3.9 The human implications of networks are distinct from those of TAXONOMIES and LISTS. The usual decomposition proposed by linguists results in taxonomies, often with lists for many categories. In more recent research, lists of properties have been proposed for concepts (Collins & Quillian 1972: 313), and lists of propositions for the meaning of texts (Kintsch 1972, 1974; Meyer 1975; Frederiksen 1977; Turner & Greene 1977). For computer simulation of language processing, networks must be put in list format (cf. Simmons & Slocum 1971: 8; Riesbeck 1975: 103f.; Woods 1975: 51; a detailed presentation of the operations involved is given by Simmons & Chester 1979). But this requirement is an artefact of using serial processing (single operations in sequences), whereas human cognitive activities presumably function via parallel processing (multiple operations upon the same material simultaneously (Collins & Quillian 1972: 314). Scott Fahlman (1977) has shown how parallel processing can be simulated on serial computers.

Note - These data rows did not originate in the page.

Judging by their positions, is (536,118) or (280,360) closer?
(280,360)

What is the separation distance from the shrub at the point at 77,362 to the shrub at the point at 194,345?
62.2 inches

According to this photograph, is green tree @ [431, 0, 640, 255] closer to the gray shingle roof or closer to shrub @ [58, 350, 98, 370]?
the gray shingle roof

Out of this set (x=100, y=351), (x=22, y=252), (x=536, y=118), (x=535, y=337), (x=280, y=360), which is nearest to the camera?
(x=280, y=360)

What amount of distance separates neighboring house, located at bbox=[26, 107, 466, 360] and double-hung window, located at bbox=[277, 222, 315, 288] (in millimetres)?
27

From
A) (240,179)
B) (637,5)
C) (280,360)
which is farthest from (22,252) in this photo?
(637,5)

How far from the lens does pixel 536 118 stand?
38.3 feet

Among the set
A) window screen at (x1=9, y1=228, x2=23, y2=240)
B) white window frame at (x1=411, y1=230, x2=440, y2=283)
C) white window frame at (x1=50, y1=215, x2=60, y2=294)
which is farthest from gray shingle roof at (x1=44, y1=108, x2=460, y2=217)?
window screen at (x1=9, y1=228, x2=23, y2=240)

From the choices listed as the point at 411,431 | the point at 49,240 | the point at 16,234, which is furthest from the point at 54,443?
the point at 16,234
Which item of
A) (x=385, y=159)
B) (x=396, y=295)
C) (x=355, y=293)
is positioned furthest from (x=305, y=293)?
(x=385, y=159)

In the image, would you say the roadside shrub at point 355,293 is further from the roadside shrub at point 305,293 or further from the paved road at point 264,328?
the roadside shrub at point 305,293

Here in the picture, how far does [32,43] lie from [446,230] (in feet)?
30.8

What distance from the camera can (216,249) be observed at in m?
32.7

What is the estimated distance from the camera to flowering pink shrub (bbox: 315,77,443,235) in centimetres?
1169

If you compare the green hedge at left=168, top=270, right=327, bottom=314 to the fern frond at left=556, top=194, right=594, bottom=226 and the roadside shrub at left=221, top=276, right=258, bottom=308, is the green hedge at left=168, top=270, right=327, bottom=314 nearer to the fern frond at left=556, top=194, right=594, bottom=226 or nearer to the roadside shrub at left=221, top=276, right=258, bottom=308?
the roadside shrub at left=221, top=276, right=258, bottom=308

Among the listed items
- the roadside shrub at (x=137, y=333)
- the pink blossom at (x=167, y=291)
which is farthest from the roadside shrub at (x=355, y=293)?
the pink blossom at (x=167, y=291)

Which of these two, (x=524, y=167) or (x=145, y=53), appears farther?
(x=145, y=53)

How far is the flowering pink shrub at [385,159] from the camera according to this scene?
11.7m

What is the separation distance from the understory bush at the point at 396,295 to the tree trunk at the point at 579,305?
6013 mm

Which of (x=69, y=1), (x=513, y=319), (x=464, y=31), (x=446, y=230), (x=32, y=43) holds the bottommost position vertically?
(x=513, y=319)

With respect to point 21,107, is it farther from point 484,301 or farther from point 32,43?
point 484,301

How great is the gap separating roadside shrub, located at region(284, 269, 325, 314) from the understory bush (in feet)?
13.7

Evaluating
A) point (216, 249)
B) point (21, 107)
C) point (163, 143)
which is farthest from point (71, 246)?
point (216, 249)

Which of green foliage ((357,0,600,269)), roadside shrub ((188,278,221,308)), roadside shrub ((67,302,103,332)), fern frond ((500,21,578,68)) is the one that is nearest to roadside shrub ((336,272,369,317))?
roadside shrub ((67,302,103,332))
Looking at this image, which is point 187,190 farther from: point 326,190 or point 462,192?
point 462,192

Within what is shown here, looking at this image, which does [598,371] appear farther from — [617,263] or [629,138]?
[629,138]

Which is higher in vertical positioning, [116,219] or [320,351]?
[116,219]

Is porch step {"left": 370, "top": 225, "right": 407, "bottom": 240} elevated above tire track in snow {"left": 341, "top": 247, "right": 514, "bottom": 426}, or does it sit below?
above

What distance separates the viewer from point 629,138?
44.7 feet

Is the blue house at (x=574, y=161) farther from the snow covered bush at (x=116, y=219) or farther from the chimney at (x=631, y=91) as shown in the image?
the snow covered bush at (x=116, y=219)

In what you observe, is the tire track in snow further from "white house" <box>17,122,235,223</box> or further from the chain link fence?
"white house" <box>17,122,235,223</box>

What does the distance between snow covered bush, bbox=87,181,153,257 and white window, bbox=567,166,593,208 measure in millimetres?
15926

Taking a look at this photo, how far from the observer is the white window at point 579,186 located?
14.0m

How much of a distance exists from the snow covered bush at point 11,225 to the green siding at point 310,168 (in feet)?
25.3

3.10 The network is suited for an immense variety of representational tasks (cf. Shapiro 1971; Woods 1978b:24),e.g.: associative memory (Quillian 1966, 1968; J. Anderson & Bower 1973; Collins & Loftus 1975); word disambiguation (P. Hayes 1977); dialogue understanding (Grosz 1977); sensory apperception (Havens 1978); nominal compounds (Brachman 1978a); creativity processes (Beaugrande 1979c); and much more. This diversity strongly recommends the network as a formalism for integrative and interactive models of communication. There may even be purely formal benefits derivable from notions in graph theory, such as ‘circuit,’ ‘separable and non-separable graphs,’ and so on (cf. Chan 1969: 5ff.). The relevance of graph theory is not obvious (J. Anderson 1976:147), but could lie in analogies and inspirations for models of communication (cf. Taylor 1974 on abstracting; Dooley 1976 on repartee).4 [.4 Taylor (1974) proposes that automatic summarizing could be done with techniques like these: (1) removing the network nodes with the densest linkage as probable topic nodes (cf. III.3.1 1.9; III.4.27); and (2) assigning various strengths to the electric signal that each link type can transmit, then doing a signal flow graph analysis. Hollan (1975) suggests that graph theory offers the benefits of: (1) a substantial literature in abstract mathematics (e.g. on traversal and search algorithms; cf. Ahlswede & Wegener 1979); and (2) the ease of implementing graph models as computer programs. I might add that it would be worth considering whether the notion of ‘circuit’ and ‘separable/non-separable graphs’ could be helpful in modeling the coherence of topic flow within textual worlds.]
3.11 The spatial organization of the network implies certain EPISTEMOLOGICAL tendencies (cf. Brachman 1979), such as the convictions that:
3.11.1 Entities of knowledge enter into multiple, interlocking, and configurational dependencies rather than sequences or lists.
3.11.2 An active point in a knowledge space can act as a control center from which new impulses can connect on further material as processing continues.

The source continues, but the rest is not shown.